WHAT TO DO
Please set down only the lines running from the one with "An Alaskan Sea" through the last line of the entries, exactly as written and without any pictures.

TASK DATA
* * * * *

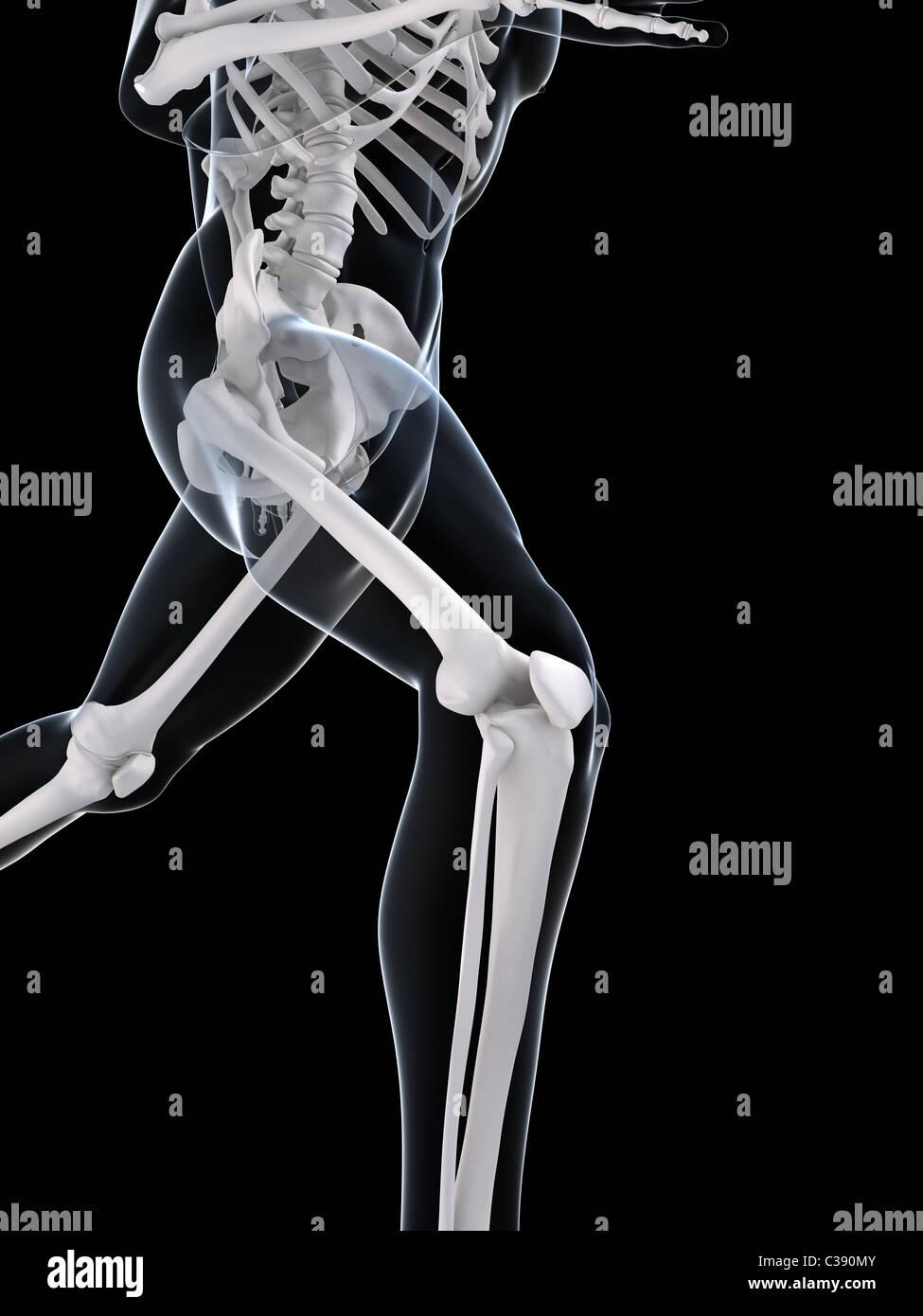 Skelett ausgeführt Stockfoto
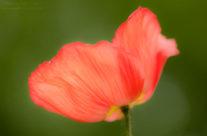 Single Poppy — Georgia Botanical Gardens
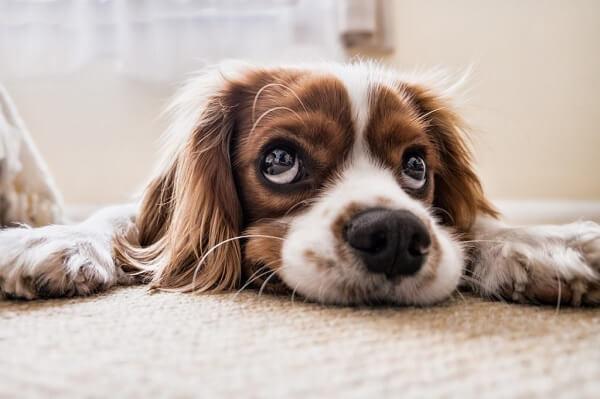 Köpeklerde halsizlik, hastalıkların temel semptomlarından biridir.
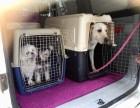 上海宠物护送宠物接送专车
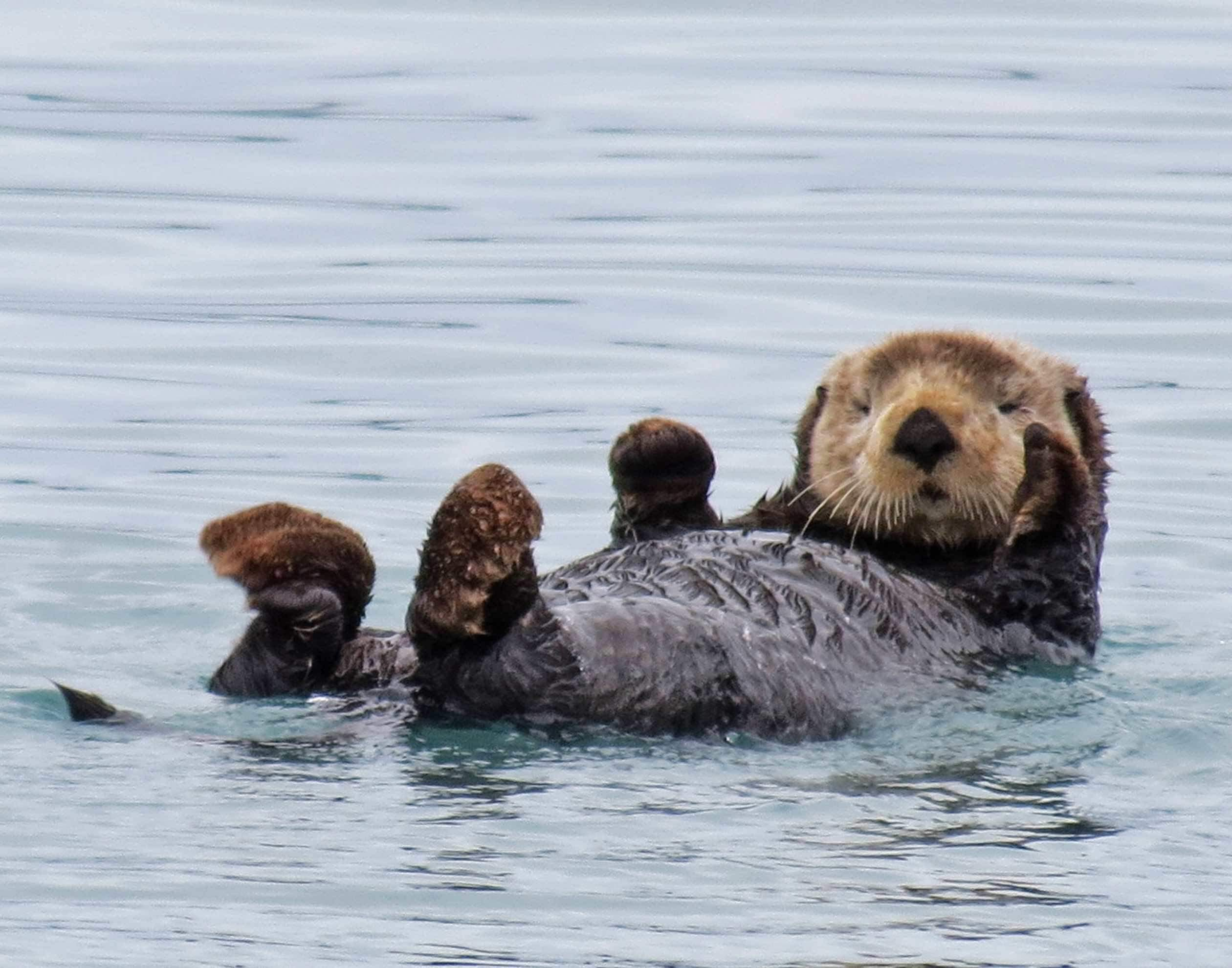 An Alaskan Sea Otter floats on its back in a fiord, looking directly at the camera.
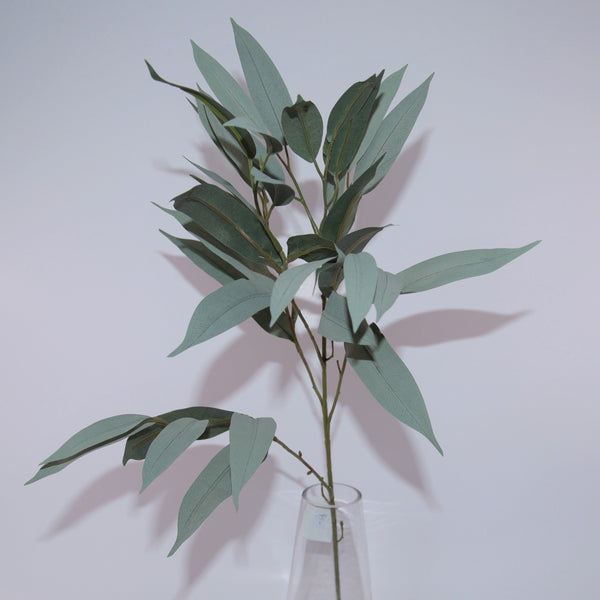 Long Leaf Eucalyptus Stems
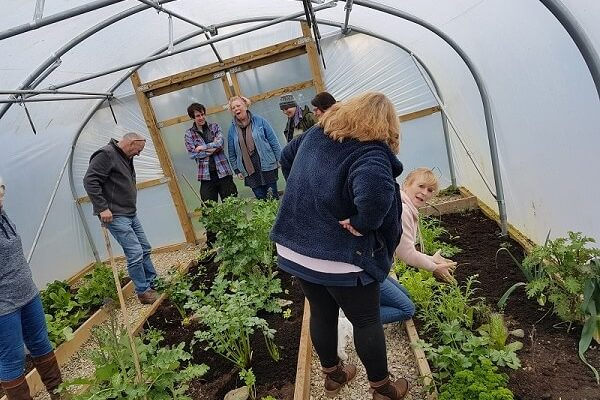 polytunnel gardeners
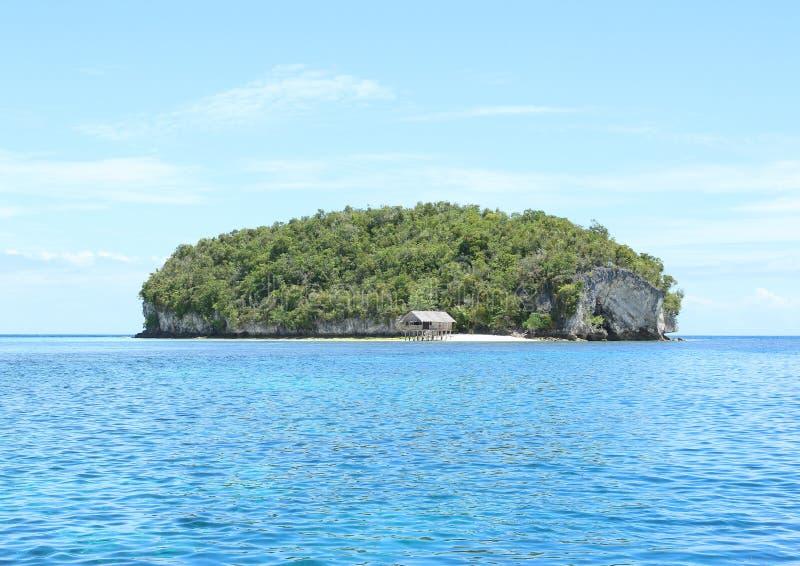 Download Ilha Com Rocha Da Pedra Calcária Foto de Stock - Imagem de casa, overgrown: 65577596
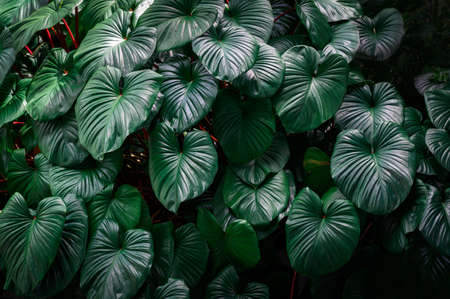 Dark green tropical leaves in the garden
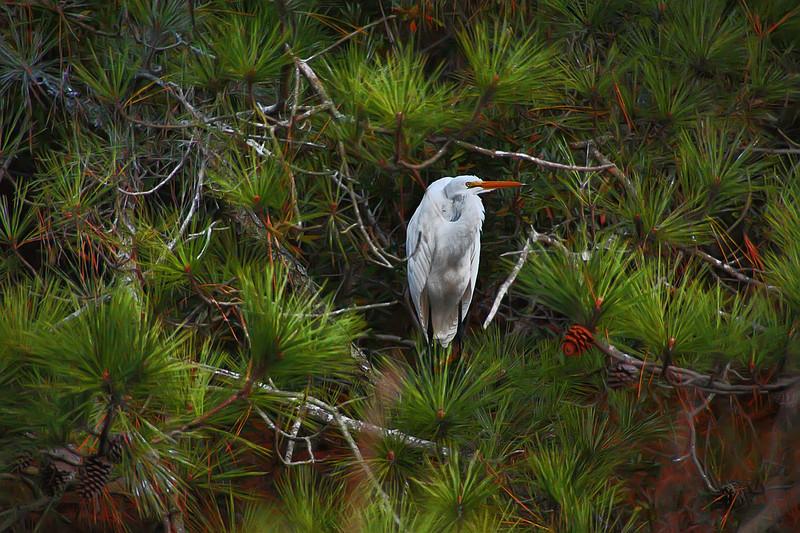 Great Egret .  Chincoteague Island, Virginia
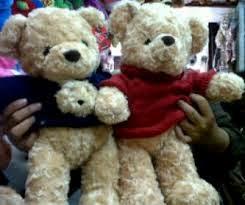 Gambar boneka teddy berpasangan keren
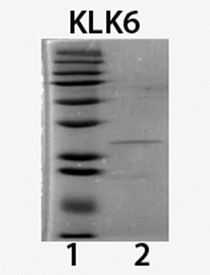 Kallikrein-6 (human), (recombinant) (His-tag) SDS-PAGE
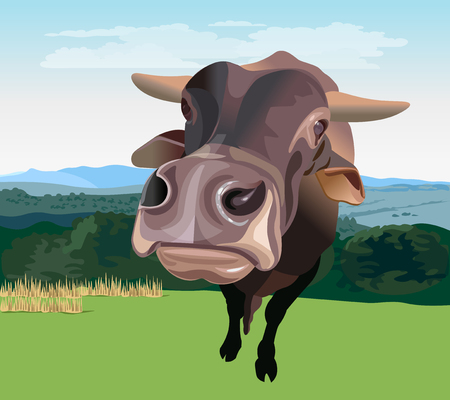 Wide angle view of a brown cattle. Vector illustration isolated on white background. Vectores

* * * * *

SOLUTION FOR THIS EXERCISE
 An Alaskan Sea Otter floats on its back in a fiord, looking directly at the camera.
 Long Leaf Eucalyptus Stems
 polytunnel gardeners
 Download Ilha Com Rocha Da Pedra Calcária Foto de Stock - Imagem de casa, overgrown: 65577596
 Dark green tropical leaves in the garden
 Great Egret .  Chincoteague Island, Virginia
 Gambar boneka teddy berpasangan keren
 Kallikrein-6 (human), (recombinant) (His-tag) SDS-PAGE
 Wide angle view of a brown cattle. Vector illustration isolated on white background. Vectores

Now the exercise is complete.